_Work to complete_
In the entries below, find the line containing "This photograph depicts". Copy it and all lines after it, exactly, through the end.

_Data shown_
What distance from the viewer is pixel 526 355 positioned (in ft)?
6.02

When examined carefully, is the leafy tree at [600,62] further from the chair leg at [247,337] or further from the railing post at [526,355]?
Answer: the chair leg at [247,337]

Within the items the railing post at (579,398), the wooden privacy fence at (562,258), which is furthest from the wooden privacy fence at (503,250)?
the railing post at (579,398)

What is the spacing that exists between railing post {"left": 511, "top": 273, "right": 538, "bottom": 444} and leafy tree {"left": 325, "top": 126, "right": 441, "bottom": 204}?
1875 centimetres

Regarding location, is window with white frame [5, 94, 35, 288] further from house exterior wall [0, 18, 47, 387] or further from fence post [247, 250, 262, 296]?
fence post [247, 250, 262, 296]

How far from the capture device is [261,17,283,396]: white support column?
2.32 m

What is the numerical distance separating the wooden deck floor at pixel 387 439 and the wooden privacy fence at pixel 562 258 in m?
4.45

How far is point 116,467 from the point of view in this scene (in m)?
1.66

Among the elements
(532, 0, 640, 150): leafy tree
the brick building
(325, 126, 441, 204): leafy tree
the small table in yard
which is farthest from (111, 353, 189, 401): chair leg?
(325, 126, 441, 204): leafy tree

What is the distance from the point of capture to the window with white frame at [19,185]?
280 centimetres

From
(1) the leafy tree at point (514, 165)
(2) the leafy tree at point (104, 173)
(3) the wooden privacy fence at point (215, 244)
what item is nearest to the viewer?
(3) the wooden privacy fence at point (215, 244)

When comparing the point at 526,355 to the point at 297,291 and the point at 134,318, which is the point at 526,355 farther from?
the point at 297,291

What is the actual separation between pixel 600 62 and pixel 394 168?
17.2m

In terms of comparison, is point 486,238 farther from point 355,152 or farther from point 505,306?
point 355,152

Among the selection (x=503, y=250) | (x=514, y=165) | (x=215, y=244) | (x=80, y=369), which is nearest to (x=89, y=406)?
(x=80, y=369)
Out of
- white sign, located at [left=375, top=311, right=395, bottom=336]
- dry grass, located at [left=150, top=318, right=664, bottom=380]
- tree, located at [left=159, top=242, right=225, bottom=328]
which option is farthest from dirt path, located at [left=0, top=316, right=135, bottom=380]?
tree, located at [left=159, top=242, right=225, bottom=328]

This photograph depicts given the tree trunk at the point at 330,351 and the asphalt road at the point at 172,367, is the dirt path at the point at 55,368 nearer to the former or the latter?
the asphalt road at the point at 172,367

_Right answer_
This photograph depicts given the tree trunk at the point at 330,351 and the asphalt road at the point at 172,367, is the dirt path at the point at 55,368 nearer to the former or the latter?
the asphalt road at the point at 172,367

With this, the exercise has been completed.